/ 18 January 2018

Judge Motata: My remarks not at all racist

Judge Nkola Motata was found guilty of drunkenly driving his car into a house 10 years ago. He is only facing an impeachment probe now.
Judge Nkola Motata was found guilty of drunkenly driving his car into a house 10 years ago. He is only facing an impeachment probe now.

Judge Nkola Motata said that the statements he made after he drunkenly crashed his car into a wall in 2007 were “not at all” racist.

Motata was responding to allegations of judicial misconduct at a judicial conduct tribunal on Wednesday. The tribunal was set up to investigate two complaints arising from the car accident at the property of Richard Baird and the criminal trial that followed.

The tribunal must decide whether the statements made by the Pretoria high court judge, now retired, at the scene of the accident were racist. And, if so, whether it would make him guilty of gross misconduct – which would open the way for him to be impeached.

The tribunal is also looking into a second complaint by senior counsel Gerrit Pretorius about the way Motata conducted his defence in his drunken driving trial, at which he was convicted. Pretorius said that when his counsel put it to a witness that Motata would say he was not drunk, this was putting a version that he knew to be false – a grave breach of judicial ethics.

AfriForum’s Kallie Kriel testified that Motata’s “rant” at the scene “was solely based on the colour of the skin of Mr Baird – nothing else whatsoever”.

One of the statements referred to by Kriel was when Motata was recorded to have said: “Yes, but you know all of you, let me just tell you, most of us this is our world, it is not the world of the boers. Even if they can have big bodies, South Africa is ours.”

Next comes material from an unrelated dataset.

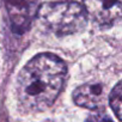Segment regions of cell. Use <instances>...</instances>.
I'll use <instances>...</instances> for the list:
<instances>
[{"label":"cell","instance_id":"cell-1","mask_svg":"<svg viewBox=\"0 0 122 122\" xmlns=\"http://www.w3.org/2000/svg\"><path fill=\"white\" fill-rule=\"evenodd\" d=\"M67 68L60 57L50 53L38 54L22 68L17 78V97L28 111L49 108L64 87Z\"/></svg>","mask_w":122,"mask_h":122},{"label":"cell","instance_id":"cell-2","mask_svg":"<svg viewBox=\"0 0 122 122\" xmlns=\"http://www.w3.org/2000/svg\"><path fill=\"white\" fill-rule=\"evenodd\" d=\"M37 16L49 31L56 35H71L86 26L87 13L79 3L56 1L40 6Z\"/></svg>","mask_w":122,"mask_h":122},{"label":"cell","instance_id":"cell-3","mask_svg":"<svg viewBox=\"0 0 122 122\" xmlns=\"http://www.w3.org/2000/svg\"><path fill=\"white\" fill-rule=\"evenodd\" d=\"M12 30L24 34L38 12V0H4Z\"/></svg>","mask_w":122,"mask_h":122},{"label":"cell","instance_id":"cell-4","mask_svg":"<svg viewBox=\"0 0 122 122\" xmlns=\"http://www.w3.org/2000/svg\"><path fill=\"white\" fill-rule=\"evenodd\" d=\"M83 4L86 13L102 26L122 22L121 0H83Z\"/></svg>","mask_w":122,"mask_h":122},{"label":"cell","instance_id":"cell-5","mask_svg":"<svg viewBox=\"0 0 122 122\" xmlns=\"http://www.w3.org/2000/svg\"><path fill=\"white\" fill-rule=\"evenodd\" d=\"M107 99V89L102 84H85L77 87L73 92L74 103L91 110H99L104 108Z\"/></svg>","mask_w":122,"mask_h":122},{"label":"cell","instance_id":"cell-6","mask_svg":"<svg viewBox=\"0 0 122 122\" xmlns=\"http://www.w3.org/2000/svg\"><path fill=\"white\" fill-rule=\"evenodd\" d=\"M109 103L117 118L122 121V80L112 89L109 96Z\"/></svg>","mask_w":122,"mask_h":122},{"label":"cell","instance_id":"cell-7","mask_svg":"<svg viewBox=\"0 0 122 122\" xmlns=\"http://www.w3.org/2000/svg\"><path fill=\"white\" fill-rule=\"evenodd\" d=\"M85 122H112V120L105 114H95L89 116Z\"/></svg>","mask_w":122,"mask_h":122},{"label":"cell","instance_id":"cell-8","mask_svg":"<svg viewBox=\"0 0 122 122\" xmlns=\"http://www.w3.org/2000/svg\"><path fill=\"white\" fill-rule=\"evenodd\" d=\"M0 122H6V120H5L3 116H0Z\"/></svg>","mask_w":122,"mask_h":122},{"label":"cell","instance_id":"cell-9","mask_svg":"<svg viewBox=\"0 0 122 122\" xmlns=\"http://www.w3.org/2000/svg\"><path fill=\"white\" fill-rule=\"evenodd\" d=\"M0 3H1V0H0Z\"/></svg>","mask_w":122,"mask_h":122}]
</instances>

“Even if I can drive into it I will pay it. It is not a problem that I can pay for the wall but he must not criticise me. There is no boer who will criticise me”.

Kriel said the context in which the statements were made perpetuated racist stereotypes of white people as “inherently racist, bullyish, of a specific physical appearance, no regard for any other person, unsophisticated, unrepentant, the ever-oppressor and an unethical and immoral person”.

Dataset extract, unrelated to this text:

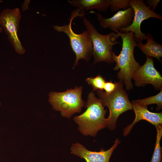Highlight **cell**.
I'll return each mask as SVG.
<instances>
[{"label": "cell", "mask_w": 162, "mask_h": 162, "mask_svg": "<svg viewBox=\"0 0 162 162\" xmlns=\"http://www.w3.org/2000/svg\"><path fill=\"white\" fill-rule=\"evenodd\" d=\"M123 85L121 81L117 82L116 89L110 94L102 91H97L103 106H107L109 110V115L106 118L107 127L111 131L116 129L117 120L121 114L128 110H133L132 104L123 88Z\"/></svg>", "instance_id": "5"}, {"label": "cell", "mask_w": 162, "mask_h": 162, "mask_svg": "<svg viewBox=\"0 0 162 162\" xmlns=\"http://www.w3.org/2000/svg\"><path fill=\"white\" fill-rule=\"evenodd\" d=\"M115 32L118 34L122 39V50L118 55L115 54L113 60L116 62L114 68L115 70H119L117 73V77L120 81L124 84L127 90L131 89L133 88L132 80V77L140 66L135 60L134 56V50L137 43L134 38L133 32L121 33L119 31Z\"/></svg>", "instance_id": "1"}, {"label": "cell", "mask_w": 162, "mask_h": 162, "mask_svg": "<svg viewBox=\"0 0 162 162\" xmlns=\"http://www.w3.org/2000/svg\"><path fill=\"white\" fill-rule=\"evenodd\" d=\"M86 81L93 88V91H103L106 80L101 75H98L95 77H91L86 79Z\"/></svg>", "instance_id": "17"}, {"label": "cell", "mask_w": 162, "mask_h": 162, "mask_svg": "<svg viewBox=\"0 0 162 162\" xmlns=\"http://www.w3.org/2000/svg\"><path fill=\"white\" fill-rule=\"evenodd\" d=\"M82 21L92 41L94 64L102 62L108 64L114 63L113 46L121 44L116 41L120 37L118 34L111 32L107 34H101L86 18L83 16Z\"/></svg>", "instance_id": "4"}, {"label": "cell", "mask_w": 162, "mask_h": 162, "mask_svg": "<svg viewBox=\"0 0 162 162\" xmlns=\"http://www.w3.org/2000/svg\"><path fill=\"white\" fill-rule=\"evenodd\" d=\"M157 130L156 140L154 151L150 162H161V151L160 141L162 136V124L155 127Z\"/></svg>", "instance_id": "16"}, {"label": "cell", "mask_w": 162, "mask_h": 162, "mask_svg": "<svg viewBox=\"0 0 162 162\" xmlns=\"http://www.w3.org/2000/svg\"><path fill=\"white\" fill-rule=\"evenodd\" d=\"M160 1V0H147L145 1V2L148 5V6L150 8L152 7L151 10L154 11Z\"/></svg>", "instance_id": "20"}, {"label": "cell", "mask_w": 162, "mask_h": 162, "mask_svg": "<svg viewBox=\"0 0 162 162\" xmlns=\"http://www.w3.org/2000/svg\"><path fill=\"white\" fill-rule=\"evenodd\" d=\"M130 0H110L111 11L116 12L130 8Z\"/></svg>", "instance_id": "18"}, {"label": "cell", "mask_w": 162, "mask_h": 162, "mask_svg": "<svg viewBox=\"0 0 162 162\" xmlns=\"http://www.w3.org/2000/svg\"><path fill=\"white\" fill-rule=\"evenodd\" d=\"M132 79L134 80L135 85L137 86H144L151 84L157 90L162 88L161 75L154 68V60L152 57L146 56V62L138 68L134 74Z\"/></svg>", "instance_id": "9"}, {"label": "cell", "mask_w": 162, "mask_h": 162, "mask_svg": "<svg viewBox=\"0 0 162 162\" xmlns=\"http://www.w3.org/2000/svg\"><path fill=\"white\" fill-rule=\"evenodd\" d=\"M3 31V29L2 28L0 27V34Z\"/></svg>", "instance_id": "21"}, {"label": "cell", "mask_w": 162, "mask_h": 162, "mask_svg": "<svg viewBox=\"0 0 162 162\" xmlns=\"http://www.w3.org/2000/svg\"><path fill=\"white\" fill-rule=\"evenodd\" d=\"M82 87L76 86L62 92H51L49 102L53 109L60 112L64 117L70 118L76 113H80L85 102L82 98Z\"/></svg>", "instance_id": "6"}, {"label": "cell", "mask_w": 162, "mask_h": 162, "mask_svg": "<svg viewBox=\"0 0 162 162\" xmlns=\"http://www.w3.org/2000/svg\"><path fill=\"white\" fill-rule=\"evenodd\" d=\"M135 117L133 122L125 128L123 135L126 136L130 132L134 125L139 121L145 120L155 127L162 124V112H153L149 111L147 106L132 103Z\"/></svg>", "instance_id": "12"}, {"label": "cell", "mask_w": 162, "mask_h": 162, "mask_svg": "<svg viewBox=\"0 0 162 162\" xmlns=\"http://www.w3.org/2000/svg\"><path fill=\"white\" fill-rule=\"evenodd\" d=\"M97 15L101 26L104 28H109L114 32L128 27L131 24L134 18V11L131 7L120 10L110 18H105L99 13L92 11Z\"/></svg>", "instance_id": "11"}, {"label": "cell", "mask_w": 162, "mask_h": 162, "mask_svg": "<svg viewBox=\"0 0 162 162\" xmlns=\"http://www.w3.org/2000/svg\"><path fill=\"white\" fill-rule=\"evenodd\" d=\"M146 43L143 44L142 42L137 43L138 46L141 51L146 56L154 57L159 61L160 58L162 56V45L155 41L152 35L147 33L146 35Z\"/></svg>", "instance_id": "14"}, {"label": "cell", "mask_w": 162, "mask_h": 162, "mask_svg": "<svg viewBox=\"0 0 162 162\" xmlns=\"http://www.w3.org/2000/svg\"><path fill=\"white\" fill-rule=\"evenodd\" d=\"M21 17V13L18 8H6L0 14V27L4 29L8 40L16 52L19 54H23L26 51L17 34Z\"/></svg>", "instance_id": "8"}, {"label": "cell", "mask_w": 162, "mask_h": 162, "mask_svg": "<svg viewBox=\"0 0 162 162\" xmlns=\"http://www.w3.org/2000/svg\"><path fill=\"white\" fill-rule=\"evenodd\" d=\"M130 5L134 10V16L132 22L128 27L119 30L121 33L133 32L134 38L137 43L145 40L146 34L140 30V25L144 20L154 18L162 20V15L152 10L142 0H130Z\"/></svg>", "instance_id": "7"}, {"label": "cell", "mask_w": 162, "mask_h": 162, "mask_svg": "<svg viewBox=\"0 0 162 162\" xmlns=\"http://www.w3.org/2000/svg\"><path fill=\"white\" fill-rule=\"evenodd\" d=\"M160 90V92L154 96L142 99L133 100L131 103L147 106L150 104H156L157 105L156 110L158 111L162 108V88Z\"/></svg>", "instance_id": "15"}, {"label": "cell", "mask_w": 162, "mask_h": 162, "mask_svg": "<svg viewBox=\"0 0 162 162\" xmlns=\"http://www.w3.org/2000/svg\"><path fill=\"white\" fill-rule=\"evenodd\" d=\"M116 86V82H112L111 80H110L105 83L104 89L105 90L106 93L110 94L115 90Z\"/></svg>", "instance_id": "19"}, {"label": "cell", "mask_w": 162, "mask_h": 162, "mask_svg": "<svg viewBox=\"0 0 162 162\" xmlns=\"http://www.w3.org/2000/svg\"><path fill=\"white\" fill-rule=\"evenodd\" d=\"M101 101L93 92L89 93L86 104V110L73 120L78 125V129L84 135L96 136L98 132L107 127L105 110Z\"/></svg>", "instance_id": "2"}, {"label": "cell", "mask_w": 162, "mask_h": 162, "mask_svg": "<svg viewBox=\"0 0 162 162\" xmlns=\"http://www.w3.org/2000/svg\"><path fill=\"white\" fill-rule=\"evenodd\" d=\"M84 14V12L77 9L72 12L68 24L62 26L57 25L52 26L55 30L64 33L69 38L71 48L76 56L73 68L78 64V61L80 59L88 62L92 55V44L88 31H85L77 34L73 31L72 28V23L74 18L78 16H83Z\"/></svg>", "instance_id": "3"}, {"label": "cell", "mask_w": 162, "mask_h": 162, "mask_svg": "<svg viewBox=\"0 0 162 162\" xmlns=\"http://www.w3.org/2000/svg\"><path fill=\"white\" fill-rule=\"evenodd\" d=\"M68 2L72 7L83 11L96 9L105 12L110 6V0H72Z\"/></svg>", "instance_id": "13"}, {"label": "cell", "mask_w": 162, "mask_h": 162, "mask_svg": "<svg viewBox=\"0 0 162 162\" xmlns=\"http://www.w3.org/2000/svg\"><path fill=\"white\" fill-rule=\"evenodd\" d=\"M120 142L117 138L113 145L109 149L105 151L102 148L100 151L95 152L89 150L82 145L77 142L72 144L70 149V153L81 159H84L86 162H109L113 151Z\"/></svg>", "instance_id": "10"}, {"label": "cell", "mask_w": 162, "mask_h": 162, "mask_svg": "<svg viewBox=\"0 0 162 162\" xmlns=\"http://www.w3.org/2000/svg\"><path fill=\"white\" fill-rule=\"evenodd\" d=\"M1 104L0 103V105H1Z\"/></svg>", "instance_id": "22"}]
</instances>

But Motata said that the statements were “not at all” racist and he was not a racist. He said he was speaking Setswana and that when he said “leburu le”, he was talking to the Sesotho-speaking metro police officers and was identifying Baird specifically – the only white and “thick-set” person at the scene.

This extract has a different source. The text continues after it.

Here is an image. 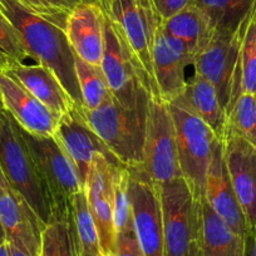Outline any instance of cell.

“The traffic officers had wanted us to leave. I said I could not leave because my keys had been taken by that leburu, the thick set one.”

He had also been extremely provoked, he said, and the trial court had agreed. He felt disparaged by Baird because, after waiting for over an hour for him to arrive so that he could make amends over the broken wall, Baird had immediately, “without introducing himself to me”, taken his car keys out of the car.

“If you take my keys when I have waited for you, what are you saying about me? Am I a flight risk when I have waited for somebody? I waited, I did not run away from the scene.”

He added that when he said South Africa was “ours”, he meant it now belonged to all South Africans as opposed to only white people as it had been before.

Kriel said that, in isolation, the word leburu may not be offensive, but in context it was.

Baird was not called as a witness before the tribunal but was seated in the audience and took to Twitter to deny that he had provoked the judge: “False. No provocation by me. #Motata got agitated whenever mention was made of drunkenness & when he wanted his keys … Lucky Melk my former tenant took his keys before I got there. Melk called me to the scene.”

The tribunal will hear closing argument on Friday.